La risposta a questi interrogativi è 1ha43a, documentario della tedesca Monika Pirch che, con i suoi Sei tentativi di riavvicinarsi alla terra, si è aggiudicato il premio speciale “IYS 2015” come Miglior Film dedicato al tema del Suolo all’Innsbruck Nature Film Festival 2015, membro della rete Green Film Network.
Foto Innsbruck Nature Film Festival
A partire dall’urgenza di sapere e di comprendere, la protagonista prova innanzitutto a stabilire una connessione fisica con la terra: la osserva, la tocca con le mani, si sdraia nel campo ereditato mentre, parallelamente, interroga esperti, consulenti dell’amministrazione locale, vicini e agricoltori.

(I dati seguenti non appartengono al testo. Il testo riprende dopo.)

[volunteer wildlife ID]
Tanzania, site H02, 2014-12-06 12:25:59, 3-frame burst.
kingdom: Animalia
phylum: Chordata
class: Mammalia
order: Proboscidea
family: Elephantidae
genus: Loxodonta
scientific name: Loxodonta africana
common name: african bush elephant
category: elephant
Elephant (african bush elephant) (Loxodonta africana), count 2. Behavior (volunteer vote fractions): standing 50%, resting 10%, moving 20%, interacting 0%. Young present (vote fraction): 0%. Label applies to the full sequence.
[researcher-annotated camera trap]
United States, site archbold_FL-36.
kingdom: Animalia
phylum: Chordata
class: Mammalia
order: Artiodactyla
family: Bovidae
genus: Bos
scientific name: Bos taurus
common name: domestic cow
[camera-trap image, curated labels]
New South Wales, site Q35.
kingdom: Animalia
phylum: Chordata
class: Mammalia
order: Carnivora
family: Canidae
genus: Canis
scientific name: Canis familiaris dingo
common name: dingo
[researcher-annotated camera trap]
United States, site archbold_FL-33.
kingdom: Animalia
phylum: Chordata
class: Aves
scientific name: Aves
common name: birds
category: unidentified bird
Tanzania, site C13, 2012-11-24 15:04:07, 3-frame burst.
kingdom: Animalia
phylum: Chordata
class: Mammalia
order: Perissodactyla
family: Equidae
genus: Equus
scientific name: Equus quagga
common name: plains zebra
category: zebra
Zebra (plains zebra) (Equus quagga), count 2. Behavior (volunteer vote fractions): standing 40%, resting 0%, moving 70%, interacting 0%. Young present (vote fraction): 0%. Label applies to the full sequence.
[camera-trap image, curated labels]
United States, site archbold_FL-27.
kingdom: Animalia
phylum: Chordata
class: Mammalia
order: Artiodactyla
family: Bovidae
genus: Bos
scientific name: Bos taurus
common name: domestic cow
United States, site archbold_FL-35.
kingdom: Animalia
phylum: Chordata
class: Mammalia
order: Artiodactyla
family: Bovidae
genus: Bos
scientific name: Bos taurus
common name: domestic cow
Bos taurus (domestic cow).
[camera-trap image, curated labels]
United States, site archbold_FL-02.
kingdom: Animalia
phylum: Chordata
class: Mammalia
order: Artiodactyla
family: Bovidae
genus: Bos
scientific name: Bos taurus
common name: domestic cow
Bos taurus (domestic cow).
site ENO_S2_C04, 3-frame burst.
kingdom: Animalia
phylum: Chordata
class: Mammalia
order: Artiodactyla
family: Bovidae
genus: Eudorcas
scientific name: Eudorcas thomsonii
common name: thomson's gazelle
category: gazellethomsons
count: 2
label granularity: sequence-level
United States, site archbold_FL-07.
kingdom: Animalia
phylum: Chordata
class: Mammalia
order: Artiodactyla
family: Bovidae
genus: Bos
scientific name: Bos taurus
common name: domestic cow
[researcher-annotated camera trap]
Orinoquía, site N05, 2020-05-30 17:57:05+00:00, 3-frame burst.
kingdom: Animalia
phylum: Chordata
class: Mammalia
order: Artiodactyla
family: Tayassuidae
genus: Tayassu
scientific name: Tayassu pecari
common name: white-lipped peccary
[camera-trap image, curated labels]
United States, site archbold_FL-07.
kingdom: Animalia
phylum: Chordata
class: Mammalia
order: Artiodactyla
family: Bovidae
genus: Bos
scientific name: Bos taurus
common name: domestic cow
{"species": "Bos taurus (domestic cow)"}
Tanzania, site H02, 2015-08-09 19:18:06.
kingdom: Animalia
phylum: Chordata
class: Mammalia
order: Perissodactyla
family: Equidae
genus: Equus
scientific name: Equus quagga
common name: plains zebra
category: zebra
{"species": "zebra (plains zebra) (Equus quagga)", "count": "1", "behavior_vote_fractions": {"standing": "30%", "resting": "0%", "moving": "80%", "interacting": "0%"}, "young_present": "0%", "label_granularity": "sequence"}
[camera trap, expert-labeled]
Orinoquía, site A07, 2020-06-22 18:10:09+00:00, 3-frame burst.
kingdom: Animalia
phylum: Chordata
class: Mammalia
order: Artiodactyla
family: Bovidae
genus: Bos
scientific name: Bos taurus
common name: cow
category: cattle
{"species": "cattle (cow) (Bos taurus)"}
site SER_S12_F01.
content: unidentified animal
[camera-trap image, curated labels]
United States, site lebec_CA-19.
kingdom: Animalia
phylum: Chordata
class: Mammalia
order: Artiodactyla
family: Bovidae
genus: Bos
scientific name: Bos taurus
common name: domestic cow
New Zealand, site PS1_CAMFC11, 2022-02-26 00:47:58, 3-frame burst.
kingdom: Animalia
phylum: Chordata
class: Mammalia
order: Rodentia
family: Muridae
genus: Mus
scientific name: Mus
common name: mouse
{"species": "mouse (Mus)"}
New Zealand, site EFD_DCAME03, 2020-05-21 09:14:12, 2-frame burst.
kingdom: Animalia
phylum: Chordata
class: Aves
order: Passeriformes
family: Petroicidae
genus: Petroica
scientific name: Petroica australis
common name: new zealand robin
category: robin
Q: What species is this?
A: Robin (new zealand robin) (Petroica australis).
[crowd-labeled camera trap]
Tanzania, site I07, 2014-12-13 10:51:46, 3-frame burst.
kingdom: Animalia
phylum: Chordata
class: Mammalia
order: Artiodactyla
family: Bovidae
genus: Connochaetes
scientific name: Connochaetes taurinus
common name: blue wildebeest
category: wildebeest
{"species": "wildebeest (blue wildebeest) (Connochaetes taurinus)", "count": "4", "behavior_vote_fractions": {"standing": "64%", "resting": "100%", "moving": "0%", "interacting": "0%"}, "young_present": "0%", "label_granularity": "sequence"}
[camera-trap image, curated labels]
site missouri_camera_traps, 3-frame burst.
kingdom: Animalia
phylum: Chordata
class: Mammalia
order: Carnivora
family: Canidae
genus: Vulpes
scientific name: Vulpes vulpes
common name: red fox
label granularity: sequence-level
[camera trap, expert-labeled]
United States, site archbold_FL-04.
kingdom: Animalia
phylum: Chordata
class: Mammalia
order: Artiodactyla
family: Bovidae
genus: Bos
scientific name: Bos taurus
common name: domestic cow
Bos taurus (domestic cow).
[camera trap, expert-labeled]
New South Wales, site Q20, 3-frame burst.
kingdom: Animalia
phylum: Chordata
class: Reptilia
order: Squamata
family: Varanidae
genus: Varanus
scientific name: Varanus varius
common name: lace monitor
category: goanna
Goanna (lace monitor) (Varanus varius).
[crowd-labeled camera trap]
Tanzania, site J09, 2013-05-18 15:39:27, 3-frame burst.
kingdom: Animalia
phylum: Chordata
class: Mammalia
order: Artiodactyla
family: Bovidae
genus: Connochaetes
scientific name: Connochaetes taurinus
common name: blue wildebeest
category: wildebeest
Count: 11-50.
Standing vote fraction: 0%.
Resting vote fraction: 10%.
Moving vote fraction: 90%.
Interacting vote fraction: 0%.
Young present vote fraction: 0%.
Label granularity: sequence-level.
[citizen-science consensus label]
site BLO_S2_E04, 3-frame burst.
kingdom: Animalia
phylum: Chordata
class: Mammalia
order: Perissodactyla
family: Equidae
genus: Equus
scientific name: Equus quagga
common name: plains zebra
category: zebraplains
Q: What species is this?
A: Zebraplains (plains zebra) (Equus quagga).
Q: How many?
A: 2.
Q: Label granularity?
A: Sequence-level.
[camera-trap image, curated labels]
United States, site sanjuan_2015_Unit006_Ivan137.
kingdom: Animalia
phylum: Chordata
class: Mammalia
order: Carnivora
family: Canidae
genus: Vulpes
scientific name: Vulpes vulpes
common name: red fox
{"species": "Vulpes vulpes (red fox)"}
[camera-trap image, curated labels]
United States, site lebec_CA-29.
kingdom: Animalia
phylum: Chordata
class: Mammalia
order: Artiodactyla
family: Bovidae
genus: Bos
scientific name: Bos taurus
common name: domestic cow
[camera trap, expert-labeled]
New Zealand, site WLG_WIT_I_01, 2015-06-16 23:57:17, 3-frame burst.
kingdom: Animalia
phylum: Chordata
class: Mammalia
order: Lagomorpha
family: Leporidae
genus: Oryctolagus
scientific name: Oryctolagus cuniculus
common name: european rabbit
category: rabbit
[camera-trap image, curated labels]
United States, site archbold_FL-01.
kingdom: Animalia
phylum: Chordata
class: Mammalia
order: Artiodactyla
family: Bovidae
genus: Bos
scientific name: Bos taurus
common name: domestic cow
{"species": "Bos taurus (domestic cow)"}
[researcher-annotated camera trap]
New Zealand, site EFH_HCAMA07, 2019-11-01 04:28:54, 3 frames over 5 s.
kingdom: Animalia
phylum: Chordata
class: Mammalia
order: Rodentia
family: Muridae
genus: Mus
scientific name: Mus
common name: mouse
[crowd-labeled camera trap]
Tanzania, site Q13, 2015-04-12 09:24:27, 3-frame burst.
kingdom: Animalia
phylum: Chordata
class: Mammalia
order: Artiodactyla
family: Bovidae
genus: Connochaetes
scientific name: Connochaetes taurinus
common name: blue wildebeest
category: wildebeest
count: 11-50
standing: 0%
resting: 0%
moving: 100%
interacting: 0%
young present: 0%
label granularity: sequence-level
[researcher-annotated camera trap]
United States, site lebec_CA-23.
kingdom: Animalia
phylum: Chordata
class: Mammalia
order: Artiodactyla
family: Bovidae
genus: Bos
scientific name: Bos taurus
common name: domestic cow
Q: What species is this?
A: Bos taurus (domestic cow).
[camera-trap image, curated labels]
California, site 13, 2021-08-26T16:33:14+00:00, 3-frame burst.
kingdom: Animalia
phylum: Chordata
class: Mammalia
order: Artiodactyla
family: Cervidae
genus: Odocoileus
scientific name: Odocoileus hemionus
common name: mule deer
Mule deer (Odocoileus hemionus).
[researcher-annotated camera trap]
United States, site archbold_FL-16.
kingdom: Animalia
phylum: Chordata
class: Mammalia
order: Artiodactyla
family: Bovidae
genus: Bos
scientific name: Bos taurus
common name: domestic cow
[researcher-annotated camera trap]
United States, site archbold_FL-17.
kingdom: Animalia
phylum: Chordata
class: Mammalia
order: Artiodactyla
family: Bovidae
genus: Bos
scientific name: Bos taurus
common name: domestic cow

“Non sapevo nulla del valore reale della terra e tantomeno di come coltivarla. E, come me, il resto- o perlomeno gran parte- della popolazione in Germania. Ecco perché ho pensato che raccontare questa storia fosse necessario” ci ha rivelato la regista, con cui abbiamo parlato del film. Il suo è stato un approccio a 360°, che ha coinvolto in un’analisi approfondita tutte le risorse a disposizione: le potenzialità dell’appezzamento per un’eventuale vendita o rendita del bene immobile, le caratteristiche del suolo che lo ricopre, il vento che vi soffia e che può generare energia, la produzione di patate.

“Il film parla di “connessione”. Mi auguro che il pubblico impari a conoscere e ad amare il mio campo, anche se in fondo non ci sono informazioni specifiche in proposito: la mia potrebbe essere la terra di qualunque agricoltore”.
Nel corso di un anno di tentativi più o meno fallimentari, che si sviluppano a cavallo tra immagini del passato dei suoi avi e le sfide presenti e future, Monika si rende conto di una grande verità: ai nostri giorni, il 2% della popolazione ha l’onere e la responsabilità di nutrire il restante 98%. “Durante le mie ricerche, sono rimasta affascinata dal materiale storico rinvenuto e dai metodi tradizionali di coltivazione di cui sono venuta a conoscenza. Ovviamente il passato non porterebbe necessariamente a pratiche agricole più sostenibili oggi – ma guardare indietro può chiarire in che modo è stata persa la connessione con quel che ci nutre ogni giorno. Solo poche persone lavorano effettivamente la terra e coltivano cibo, mentre in molti hanno perso contatto con questa dimensione e, di conseguenza, con il proprio senso di responsabilità.”

Il tema del suolo è dunque intimamente relazionato a questioni fondamentali come la sostenibilità (la terra fertile è una risorsa non rinnovabile che, se sfruttata, aggredita o fertilizzata in modo eccessivo o sbagliato, scompare per sempre) e una sovranità alimentare messa a rischio da pratiche inique e disumane come il land grabbing.
“La mia speranza è che, dopo il film, gli spettatori adottino uno sguardo differente, più consapevole e compassionevole, e abbiano più opzioni a disposizione per stabilire un contatto con il valore della terra” conclude la regista. “Il film è un reportage che mira ad affrontare il tema da diverse prospettive, così da creare un quadro più ampio, interessante e coinvolgente”.
Il risultato è un punto di vista personale, fresco, poetico e a tratti umoristico, su quel che 1 ettaro e 43 acri di terra possono offrire a occhi attenti e braccia operose.